Latihan 1: Tentukan apakah setiap pernyataan berikut sesuai dengan berita di bawah, lalu jawab ya atau tidak disertai kutipan persis dari berita itu yang menjadi dasarnya: (a) SSIA sebelumnya berharap dapat menjual lahan seluas 120-130 hektare; (b) ada empat emiten yang menyatakan akan memangkas kinerja; (c) SSIA menurunkan target penjualan lahan menjadi 70 ha di akhir tahun ini.

Dokumen Sumber:

JAKARTA. Menjelang akhir tahun, beberapa emiten yang bergerak di sektor pengembang properti dan konstruksi merevisi target penjualan. Kondisi ekonomi yang makin tidak menentu membuat penjualan tersendat. Belum lagi ada penundanan proyek dari beberapa emiten. Ada tiga emiten yang menyatakan akan memangkas kinerja. Diantaranya, PT Surya Semesta Internusa Tbk (SSIA), PT Bekasi Fajar Industrial Estate Tbk (BEST) dan PT Waskita Karya Tbk (WKST). SSIA sebelumnya berharap bisa menjual lahan 120-130 hektare (ha). Namun, investor strategis yang berniat membeli lahan SSIA mengurungkan niat. "Karena volatilitas rupiah, ada investor menunda ekspansi, jadi target direvisi turun," imbuh Utari Sulistiowati, Sekretaris Perusahaan SSIA, pada KONTAN, Selasa (17/9). Makanya, SSIA menurunkan target penjualan lahan menjadi 70 ha di akhir tahun ini.

Latihan 2: Kumpulkan setiap baris data di bawah yang memuat kata "boulder", dengan memperhatikan perbedaan huruf besar dan huruf kecil.

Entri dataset
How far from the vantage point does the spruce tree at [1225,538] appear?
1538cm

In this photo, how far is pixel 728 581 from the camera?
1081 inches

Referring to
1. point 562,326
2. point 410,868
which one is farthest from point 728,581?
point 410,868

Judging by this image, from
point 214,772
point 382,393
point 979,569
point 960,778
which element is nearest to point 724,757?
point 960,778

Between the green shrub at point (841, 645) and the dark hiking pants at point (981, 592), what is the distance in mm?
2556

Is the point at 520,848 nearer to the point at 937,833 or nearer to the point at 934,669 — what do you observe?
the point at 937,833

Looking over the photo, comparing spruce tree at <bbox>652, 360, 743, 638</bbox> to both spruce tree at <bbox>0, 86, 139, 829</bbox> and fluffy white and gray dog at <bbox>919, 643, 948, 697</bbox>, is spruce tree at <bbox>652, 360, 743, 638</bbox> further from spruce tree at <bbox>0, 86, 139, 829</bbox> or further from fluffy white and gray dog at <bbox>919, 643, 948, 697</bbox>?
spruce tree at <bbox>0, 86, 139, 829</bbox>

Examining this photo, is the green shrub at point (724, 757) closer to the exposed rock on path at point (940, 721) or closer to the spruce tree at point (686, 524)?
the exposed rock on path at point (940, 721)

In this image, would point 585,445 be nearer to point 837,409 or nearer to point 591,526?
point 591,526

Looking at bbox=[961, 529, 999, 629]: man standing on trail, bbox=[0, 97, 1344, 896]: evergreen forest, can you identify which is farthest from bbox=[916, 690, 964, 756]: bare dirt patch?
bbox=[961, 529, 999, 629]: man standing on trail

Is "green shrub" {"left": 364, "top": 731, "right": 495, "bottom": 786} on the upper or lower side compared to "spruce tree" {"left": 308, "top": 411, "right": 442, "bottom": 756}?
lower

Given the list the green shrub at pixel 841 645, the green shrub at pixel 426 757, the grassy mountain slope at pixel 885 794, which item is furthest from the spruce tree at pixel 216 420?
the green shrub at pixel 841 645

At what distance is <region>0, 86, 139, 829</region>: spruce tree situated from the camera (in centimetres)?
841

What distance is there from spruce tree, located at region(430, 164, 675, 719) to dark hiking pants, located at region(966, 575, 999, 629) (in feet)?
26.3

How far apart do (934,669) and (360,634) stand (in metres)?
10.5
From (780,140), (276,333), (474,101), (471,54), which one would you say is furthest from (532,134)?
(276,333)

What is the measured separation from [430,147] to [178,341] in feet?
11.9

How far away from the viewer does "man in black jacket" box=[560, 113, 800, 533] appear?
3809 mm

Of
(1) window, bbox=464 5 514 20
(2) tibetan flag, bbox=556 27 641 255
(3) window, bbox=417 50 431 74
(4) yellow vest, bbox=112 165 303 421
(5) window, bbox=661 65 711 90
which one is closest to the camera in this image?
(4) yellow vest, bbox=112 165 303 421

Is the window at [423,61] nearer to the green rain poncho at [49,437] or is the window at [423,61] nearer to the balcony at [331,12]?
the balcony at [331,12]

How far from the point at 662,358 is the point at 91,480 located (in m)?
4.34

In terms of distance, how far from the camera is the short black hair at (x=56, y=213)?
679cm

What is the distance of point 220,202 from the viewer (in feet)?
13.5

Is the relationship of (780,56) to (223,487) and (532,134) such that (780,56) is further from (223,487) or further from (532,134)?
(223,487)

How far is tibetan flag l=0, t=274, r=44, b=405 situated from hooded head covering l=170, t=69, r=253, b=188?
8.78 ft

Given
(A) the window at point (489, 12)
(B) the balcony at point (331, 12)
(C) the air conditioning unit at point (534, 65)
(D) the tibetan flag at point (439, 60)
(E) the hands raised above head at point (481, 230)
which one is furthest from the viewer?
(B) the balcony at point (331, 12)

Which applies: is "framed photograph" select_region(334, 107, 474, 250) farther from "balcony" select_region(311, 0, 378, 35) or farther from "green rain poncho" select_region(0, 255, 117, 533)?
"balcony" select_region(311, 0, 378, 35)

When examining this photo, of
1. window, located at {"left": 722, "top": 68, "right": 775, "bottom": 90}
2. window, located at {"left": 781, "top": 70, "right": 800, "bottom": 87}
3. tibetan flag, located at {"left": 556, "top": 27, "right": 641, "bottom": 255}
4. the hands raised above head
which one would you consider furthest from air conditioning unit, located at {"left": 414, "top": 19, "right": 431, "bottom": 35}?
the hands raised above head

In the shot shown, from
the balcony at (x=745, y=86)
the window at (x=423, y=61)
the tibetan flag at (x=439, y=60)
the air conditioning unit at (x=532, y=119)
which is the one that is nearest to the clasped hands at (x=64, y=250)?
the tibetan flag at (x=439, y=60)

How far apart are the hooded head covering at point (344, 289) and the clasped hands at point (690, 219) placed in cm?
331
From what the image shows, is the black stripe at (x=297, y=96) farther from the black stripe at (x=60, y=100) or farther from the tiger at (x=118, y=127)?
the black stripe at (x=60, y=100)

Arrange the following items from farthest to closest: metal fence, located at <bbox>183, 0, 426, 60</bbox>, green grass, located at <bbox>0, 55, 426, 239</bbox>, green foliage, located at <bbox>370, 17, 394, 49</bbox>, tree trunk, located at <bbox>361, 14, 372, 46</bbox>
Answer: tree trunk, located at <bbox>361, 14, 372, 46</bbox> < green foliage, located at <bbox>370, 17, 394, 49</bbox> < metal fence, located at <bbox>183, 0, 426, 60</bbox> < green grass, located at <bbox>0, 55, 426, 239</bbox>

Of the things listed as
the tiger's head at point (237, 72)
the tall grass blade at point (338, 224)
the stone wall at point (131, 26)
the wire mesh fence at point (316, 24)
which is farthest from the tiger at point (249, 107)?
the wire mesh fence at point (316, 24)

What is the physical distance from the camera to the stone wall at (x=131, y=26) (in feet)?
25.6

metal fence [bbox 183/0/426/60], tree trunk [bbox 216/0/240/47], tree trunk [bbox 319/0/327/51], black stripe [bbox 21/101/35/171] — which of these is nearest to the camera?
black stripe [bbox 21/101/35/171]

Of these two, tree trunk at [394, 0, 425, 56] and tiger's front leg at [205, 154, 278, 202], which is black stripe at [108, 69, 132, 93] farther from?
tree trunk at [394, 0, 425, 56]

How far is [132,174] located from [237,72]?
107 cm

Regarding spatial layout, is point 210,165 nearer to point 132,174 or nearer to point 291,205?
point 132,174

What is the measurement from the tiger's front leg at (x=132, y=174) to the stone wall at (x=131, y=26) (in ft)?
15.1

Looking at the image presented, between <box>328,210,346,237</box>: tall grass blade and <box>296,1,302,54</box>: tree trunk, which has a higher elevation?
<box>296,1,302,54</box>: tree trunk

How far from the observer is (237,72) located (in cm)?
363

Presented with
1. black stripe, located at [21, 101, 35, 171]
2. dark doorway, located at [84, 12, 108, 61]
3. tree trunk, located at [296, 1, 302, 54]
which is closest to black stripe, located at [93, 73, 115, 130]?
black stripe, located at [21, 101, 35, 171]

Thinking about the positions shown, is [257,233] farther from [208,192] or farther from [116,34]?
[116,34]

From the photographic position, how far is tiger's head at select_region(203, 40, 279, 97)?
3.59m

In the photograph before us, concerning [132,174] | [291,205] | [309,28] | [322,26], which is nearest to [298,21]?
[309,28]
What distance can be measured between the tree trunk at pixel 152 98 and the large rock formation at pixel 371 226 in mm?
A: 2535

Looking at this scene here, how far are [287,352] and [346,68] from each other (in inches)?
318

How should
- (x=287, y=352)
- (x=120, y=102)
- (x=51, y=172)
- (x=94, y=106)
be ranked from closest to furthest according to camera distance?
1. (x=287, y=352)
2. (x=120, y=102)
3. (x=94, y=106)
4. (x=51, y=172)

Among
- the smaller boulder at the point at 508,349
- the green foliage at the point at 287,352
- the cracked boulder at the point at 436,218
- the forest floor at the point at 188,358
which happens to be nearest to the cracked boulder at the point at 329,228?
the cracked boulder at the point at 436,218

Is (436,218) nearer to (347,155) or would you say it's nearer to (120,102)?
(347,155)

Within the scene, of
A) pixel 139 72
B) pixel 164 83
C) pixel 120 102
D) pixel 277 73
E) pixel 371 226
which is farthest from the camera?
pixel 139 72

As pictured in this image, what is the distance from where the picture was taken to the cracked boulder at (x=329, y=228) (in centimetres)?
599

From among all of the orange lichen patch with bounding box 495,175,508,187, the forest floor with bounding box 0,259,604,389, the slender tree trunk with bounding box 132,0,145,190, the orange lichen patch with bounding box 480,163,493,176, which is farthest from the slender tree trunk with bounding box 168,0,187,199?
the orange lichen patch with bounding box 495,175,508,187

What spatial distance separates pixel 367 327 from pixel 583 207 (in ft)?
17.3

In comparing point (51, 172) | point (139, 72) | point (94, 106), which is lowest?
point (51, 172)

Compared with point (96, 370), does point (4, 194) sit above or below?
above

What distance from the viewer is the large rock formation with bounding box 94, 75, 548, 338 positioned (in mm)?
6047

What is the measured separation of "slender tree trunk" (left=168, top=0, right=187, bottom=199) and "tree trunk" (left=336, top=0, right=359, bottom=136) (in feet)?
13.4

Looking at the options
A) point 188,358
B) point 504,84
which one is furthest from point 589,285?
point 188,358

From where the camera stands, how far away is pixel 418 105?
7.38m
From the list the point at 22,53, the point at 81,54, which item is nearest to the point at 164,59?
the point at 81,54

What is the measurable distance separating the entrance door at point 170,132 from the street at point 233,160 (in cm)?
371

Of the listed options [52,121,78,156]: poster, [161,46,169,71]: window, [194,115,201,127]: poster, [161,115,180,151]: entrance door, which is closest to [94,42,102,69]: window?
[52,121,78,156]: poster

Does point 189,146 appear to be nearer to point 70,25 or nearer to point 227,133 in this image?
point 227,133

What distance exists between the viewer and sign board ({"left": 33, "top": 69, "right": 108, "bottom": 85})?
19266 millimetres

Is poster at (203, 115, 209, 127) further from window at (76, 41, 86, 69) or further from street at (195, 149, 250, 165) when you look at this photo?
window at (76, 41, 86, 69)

Hasil Tugas 1:
(a) Ya: "SSIA sebelumnya berharap bisa menjual lahan 120-130 hektare (ha)."
(b) Tidak: "Ada tiga emiten yang menyatakan akan memangkas kinerja."
(c) Ya: "SSIA menurunkan target penjualan lahan menjadi 70 ha di akhir tahun ini."

Hasil Tugas 2:
- the smaller boulder at the point at 508,349
- the cracked boulder at the point at 436,218
which happens to be nearest to the cracked boulder at the point at 329,228?
the cracked boulder at the point at 436,218
As pictured in this image, what is the distance from where the picture was taken to the cracked boulder at (x=329, y=228) (in centimetres)?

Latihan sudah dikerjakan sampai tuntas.